Tout va de travers dans la vie de Jérémie (Nicolas Maury) : son père vient de se suicider, son couple bat de l’aile, sa carrière ne décolle pas. Pour panser/penser ses plaies, Jérémie prend le train pour retrouver sa mère.
Après Patrick Chéreau et son célèbre film chorale (Ceux qui m’aiment prendront le train), après Un village français, la série à succès de France 3, après Sébastien Lifshitz et ses deux Adolescentes, le Limousin a décidément la côte. C’est la France moyenne, de l’Occupation à nos jours, loin des centre villes trépidants et des banlieues en feu, la France de nos racines, celle de nos parents, ni pauvre, ni riche.
Cette semaine, amputée par le reconfinement, deux films tiennent – ou plutôt tenaient – le haut de l’affiche : ADN et Garçon Chiffon. On a beaucoup parlé du premier – sans doute en partie à cause des interviews sulfureuses de sa réalisatrice – en critiquant ou en excusant son nombrilisme. On aurait pu faire le même procès au second, passé hélas sous les radars.

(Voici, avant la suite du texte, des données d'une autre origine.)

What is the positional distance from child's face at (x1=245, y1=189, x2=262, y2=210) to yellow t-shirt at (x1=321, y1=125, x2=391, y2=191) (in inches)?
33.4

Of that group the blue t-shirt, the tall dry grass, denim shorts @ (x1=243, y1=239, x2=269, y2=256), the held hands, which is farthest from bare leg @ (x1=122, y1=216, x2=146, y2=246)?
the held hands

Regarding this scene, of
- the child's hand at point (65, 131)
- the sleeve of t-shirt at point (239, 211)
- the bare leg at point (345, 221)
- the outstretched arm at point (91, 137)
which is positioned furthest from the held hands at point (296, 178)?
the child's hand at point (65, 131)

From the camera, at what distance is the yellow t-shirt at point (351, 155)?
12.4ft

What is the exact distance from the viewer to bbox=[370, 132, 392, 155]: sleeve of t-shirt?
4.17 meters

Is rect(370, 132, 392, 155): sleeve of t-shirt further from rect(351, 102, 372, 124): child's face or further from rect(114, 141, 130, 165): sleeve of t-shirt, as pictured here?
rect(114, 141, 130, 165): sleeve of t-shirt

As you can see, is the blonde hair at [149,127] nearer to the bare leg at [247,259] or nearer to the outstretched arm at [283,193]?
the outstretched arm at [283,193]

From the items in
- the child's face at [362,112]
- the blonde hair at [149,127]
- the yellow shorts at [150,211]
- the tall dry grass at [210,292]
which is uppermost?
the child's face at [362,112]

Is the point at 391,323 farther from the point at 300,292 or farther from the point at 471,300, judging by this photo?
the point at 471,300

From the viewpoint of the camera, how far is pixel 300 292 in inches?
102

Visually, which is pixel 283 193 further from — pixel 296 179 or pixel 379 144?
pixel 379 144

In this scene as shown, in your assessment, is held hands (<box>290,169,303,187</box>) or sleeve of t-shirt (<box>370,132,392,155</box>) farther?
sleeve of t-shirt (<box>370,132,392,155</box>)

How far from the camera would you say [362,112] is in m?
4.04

Comme Maïwenn pour ADN, Nicolas Maury est le réalisateur, le co-scénariste et l’acteur principal de son film. C’est beaucoup. C’est sans doute trop.
Dans ADN, Maïwenn se filmait au milieu d’un groupe où elle réussissait, avec un talent rare, à faire naître des moments de pure émotion, rires ou larmes. Nicolas Maury n’a pas ce don. Il ne se filme pas au milieu des autres, mais dans des face-à-face successifs : avec un producteur qui refuse de l’engager (Jean-Marc Barr vieillissant), avec son agent qui essaie de le convaincre de son talent (Laurent Capelluto, l’acteur dans un second rôle dont on ne sait jamais le nom), avec une réalisatrice en pleine hystérie (Laure Calamy décidément excellente dans tous les registres), avec son amoureux (Arnaud Valois plus caliente que jamais). Et bien sûr avec sa maman : une Nathalie Baye parfaite dans le rôle de la mère inconditionnellement aimante qu’on a tous rêvé d’avoir ou qu’on a eu la chance d’avoir eue.
J’ai écrit hier que, selon qu’on trouvera Maïwenn bouleversante ou horripilante, on adorera ou on détestera ADN. Je pourrais écrire la même chose ce matin de Nicolas Maury et de son Garçon Chiffon. Avec sa voix haut perché, sa démarche hésitante, l’acteur révélé par son rôle d’assistant maladroit dans Dix pour cent assume sans rougir une homosexualité de grande folle que personne, Dieu merci, n’irait plus lui reprocher de nos jours. C’est moins cette outrance qui m’a gêné que la complaisance de Nicolas Maury à analyser ses tourments intérieurs dans un (trop) long ego-trip narcissique. Il m’a moins donné envie de le prendre dans mes bras pour le câliner que de lui filer deux baffes pour le secouer.